The Right Waters, ref. 3
Mar. 14th, 2012 02:31 pm![[personal profile]](https://www.dreamwidth.org/img/silk/identity/user.png)
I invoke the Commonwealth! I know what was in Othroerir; Othroerir was in it, In it, it was hoarded, Hoarded, it was stolen, Stolen, it was spilled, Spilled, I caught it; Caught, it was given away, Given away, it stays my own, My own is the Commonwealth. I invoke it! The land may not be hidden from its lover.
Form and function would suggest that this is Amergin's invocation of Ireland, or so I can gather from readily available sources that have paraphrased accounts. Leaving the framework aside, consideration of the content draws on the history of Othroerir, and so "Skaldskaparmal" or "Havamal" from the Icelandic prose and poetry compiled by Snorri Sturluson and anonymous others are the most obvious places that this would take us. Granting that Myers was drawing on what would have been currently published work, Eddas are a good guess.
Only it's hard to proceed from here. Norse storytelling isn't really the point of "Skaldsakparmal": demonstrative stories and excerpts of lost poetic texts are provided together with descriptive prose as a kind of instruction in traditional Icelandic literature, featuring various examples as object lessons for the purpose of making some point or illustrating some notion.

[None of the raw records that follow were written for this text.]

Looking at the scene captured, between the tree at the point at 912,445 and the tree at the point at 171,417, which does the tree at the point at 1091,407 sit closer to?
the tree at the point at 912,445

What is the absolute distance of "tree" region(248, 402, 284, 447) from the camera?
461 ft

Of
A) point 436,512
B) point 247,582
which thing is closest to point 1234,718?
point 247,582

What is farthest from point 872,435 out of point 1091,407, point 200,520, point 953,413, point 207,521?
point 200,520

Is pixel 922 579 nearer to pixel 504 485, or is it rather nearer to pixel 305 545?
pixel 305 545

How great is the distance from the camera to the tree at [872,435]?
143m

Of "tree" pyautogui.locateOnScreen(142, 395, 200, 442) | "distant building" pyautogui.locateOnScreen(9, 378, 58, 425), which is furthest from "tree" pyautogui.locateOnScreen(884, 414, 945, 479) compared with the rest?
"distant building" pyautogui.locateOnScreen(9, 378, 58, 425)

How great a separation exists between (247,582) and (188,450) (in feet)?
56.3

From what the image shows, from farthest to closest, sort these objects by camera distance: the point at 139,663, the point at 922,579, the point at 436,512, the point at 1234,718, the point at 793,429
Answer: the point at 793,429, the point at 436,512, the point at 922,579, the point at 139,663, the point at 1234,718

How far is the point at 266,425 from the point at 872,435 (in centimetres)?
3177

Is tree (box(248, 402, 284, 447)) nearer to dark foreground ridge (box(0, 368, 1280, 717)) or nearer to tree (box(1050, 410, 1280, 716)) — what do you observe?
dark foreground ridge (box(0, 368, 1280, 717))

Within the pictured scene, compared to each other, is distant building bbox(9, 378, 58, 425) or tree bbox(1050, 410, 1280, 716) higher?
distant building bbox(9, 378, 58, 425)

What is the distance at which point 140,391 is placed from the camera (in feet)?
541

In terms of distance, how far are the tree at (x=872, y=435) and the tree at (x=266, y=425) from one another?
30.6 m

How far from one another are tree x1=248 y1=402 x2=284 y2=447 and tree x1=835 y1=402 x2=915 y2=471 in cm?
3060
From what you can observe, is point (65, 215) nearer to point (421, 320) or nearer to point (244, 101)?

Events referenced in Golias's chant are nevertheless described more completely and less obliquely in Skaldskaparmal; restricting myself to one source probably means picking that one. Despite this choice the only source I could find for Myers' interpretation of the "rhymester's" or "poetaster's" share spilled from Othroerir was in a footnote to the 1923 Bellows translation of "The Sayings of Har", explaining verse 107 with the claim that the mead Odin spilled on his flight home was the way the human gift of poetry was won.